Example of HRC_20220328T0000-files.yml

files:
  - name: HRC_20220328T0000.json
    type: json
    description: JSON file containing metadata transcription ...
  - name: HRC_20220328T0000-files.yml
    type: yml
    description: YAML file containing metadata of the files ...
  - name: HRC_20220328T0000.mp4
    type: mp4
    description: MP4 video file from the 2020 03 28 00:00 session
  - name: HRC_20220328T0000-original.wav
    type: wav
    description: Original audio file from the 2020 03 28 00:00 session
  - name: HRC_20220328T0000-transcription_original.srt
    type: srt
    description: Transcription file in SRT format ...
  - name: HRC_20220328T0000-transcription_original.pdf
    type: pdf
    description: PDF file containing the transcription ...

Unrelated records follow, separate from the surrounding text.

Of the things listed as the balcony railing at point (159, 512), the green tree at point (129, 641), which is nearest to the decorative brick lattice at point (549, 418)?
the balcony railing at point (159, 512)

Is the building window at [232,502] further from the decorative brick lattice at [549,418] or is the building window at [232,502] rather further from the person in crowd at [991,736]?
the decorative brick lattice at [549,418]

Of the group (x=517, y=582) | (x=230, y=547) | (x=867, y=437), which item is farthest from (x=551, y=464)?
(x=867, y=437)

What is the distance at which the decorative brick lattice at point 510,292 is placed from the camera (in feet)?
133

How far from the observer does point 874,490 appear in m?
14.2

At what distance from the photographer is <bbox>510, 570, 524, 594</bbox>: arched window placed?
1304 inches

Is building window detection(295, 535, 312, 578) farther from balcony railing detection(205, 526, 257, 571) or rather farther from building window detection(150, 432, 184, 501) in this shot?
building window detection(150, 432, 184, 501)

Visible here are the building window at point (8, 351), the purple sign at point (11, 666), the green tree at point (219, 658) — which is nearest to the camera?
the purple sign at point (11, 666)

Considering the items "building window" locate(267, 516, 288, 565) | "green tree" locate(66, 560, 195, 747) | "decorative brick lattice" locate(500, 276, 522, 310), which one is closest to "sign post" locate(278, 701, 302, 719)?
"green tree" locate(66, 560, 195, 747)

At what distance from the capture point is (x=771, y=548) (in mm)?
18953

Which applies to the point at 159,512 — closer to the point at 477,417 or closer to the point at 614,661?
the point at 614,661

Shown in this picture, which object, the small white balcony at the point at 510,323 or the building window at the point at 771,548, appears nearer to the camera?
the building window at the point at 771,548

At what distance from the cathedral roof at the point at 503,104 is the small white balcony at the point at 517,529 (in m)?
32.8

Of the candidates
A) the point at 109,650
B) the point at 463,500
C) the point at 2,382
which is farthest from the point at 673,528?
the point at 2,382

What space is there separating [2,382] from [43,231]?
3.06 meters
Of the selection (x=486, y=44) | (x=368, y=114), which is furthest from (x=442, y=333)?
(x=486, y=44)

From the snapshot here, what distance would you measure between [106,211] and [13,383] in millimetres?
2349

  - name: HRC_20220328T0000-translation_original_english.srt
    type: srt
    description: Translation file in SRT format to English ...
  - name: HRC_20220328T0000-translation_original_english.pdf
    type: pdf
    description: PDF file containing the English translation ...

After the media has been processed it is loaded into the Debates App via the dataloader.